### EXERCISE GOAL
Restate, word for word, each record that follows.

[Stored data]
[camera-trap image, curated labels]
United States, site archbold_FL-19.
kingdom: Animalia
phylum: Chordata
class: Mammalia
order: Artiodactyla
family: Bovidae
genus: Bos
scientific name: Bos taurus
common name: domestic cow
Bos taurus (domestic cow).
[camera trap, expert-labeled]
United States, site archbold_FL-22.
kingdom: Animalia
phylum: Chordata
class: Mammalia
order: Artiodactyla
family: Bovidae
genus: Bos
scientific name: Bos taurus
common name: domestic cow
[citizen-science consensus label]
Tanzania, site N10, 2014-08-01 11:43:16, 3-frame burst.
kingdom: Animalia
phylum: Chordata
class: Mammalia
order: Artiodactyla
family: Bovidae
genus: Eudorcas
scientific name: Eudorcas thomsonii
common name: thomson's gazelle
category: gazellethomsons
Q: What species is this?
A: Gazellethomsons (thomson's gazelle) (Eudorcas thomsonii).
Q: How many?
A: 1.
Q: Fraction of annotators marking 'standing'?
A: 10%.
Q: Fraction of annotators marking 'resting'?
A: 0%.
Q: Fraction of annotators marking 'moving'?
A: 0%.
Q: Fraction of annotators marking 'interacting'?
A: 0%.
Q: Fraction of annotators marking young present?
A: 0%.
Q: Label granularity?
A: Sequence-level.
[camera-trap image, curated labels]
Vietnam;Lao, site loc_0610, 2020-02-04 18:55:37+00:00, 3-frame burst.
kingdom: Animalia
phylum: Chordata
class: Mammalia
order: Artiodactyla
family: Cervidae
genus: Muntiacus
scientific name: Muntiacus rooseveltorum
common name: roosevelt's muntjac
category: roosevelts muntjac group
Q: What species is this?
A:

### RESULT
[camera-trap image, curated labels]
United States, site archbold_FL-19.
kingdom: Animalia
phylum: Chordata
class: Mammalia
order: Artiodactyla
family: Bovidae
genus: Bos
scientific name: Bos taurus
common name: domestic cow
Bos taurus (domestic cow).
[camera trap, expert-labeled]
United States, site archbold_FL-22.
kingdom: Animalia
phylum: Chordata
class: Mammalia
order: Artiodactyla
family: Bovidae
genus: Bos
scientific name: Bos taurus
common name: domestic cow
[citizen-science consensus label]
Tanzania, site N10, 2014-08-01 11:43:16, 3-frame burst.
kingdom: Animalia
phylum: Chordata
class: Mammalia
order: Artiodactyla
family: Bovidae
genus: Eudorcas
scientific name: Eudorcas thomsonii
common name: thomson's gazelle
category: gazellethomsons
Q: What species is this?
A: Gazellethomsons (thomson's gazelle) (Eudorcas thomsonii).
Q: How many?
A: 1.
Q: Fraction of annotators marking 'standing'?
A: 10%.
Q: Fraction of annotators marking 'resting'?
A: 0%.
Q: Fraction of annotators marking 'moving'?
A: 0%.
Q: Fraction of annotators marking 'interacting'?
A: 0%.
Q: Fraction of annotators marking young present?
A: 0%.
Q: Label granularity?
A: Sequence-level.
[camera-trap image, curated labels]
Vietnam;Lao, site loc_0610, 2020-02-04 18:55:37+00:00, 3-frame burst.
kingdom: Animalia
phylum: Chordata
class: Mammalia
order: Artiodactyla
family: Cervidae
genus: Muntiacus
scientific name: Muntiacus rooseveltorum
common name: roosevelt's muntjac
category: roosevelts muntjac group
Q: What species is this?
A:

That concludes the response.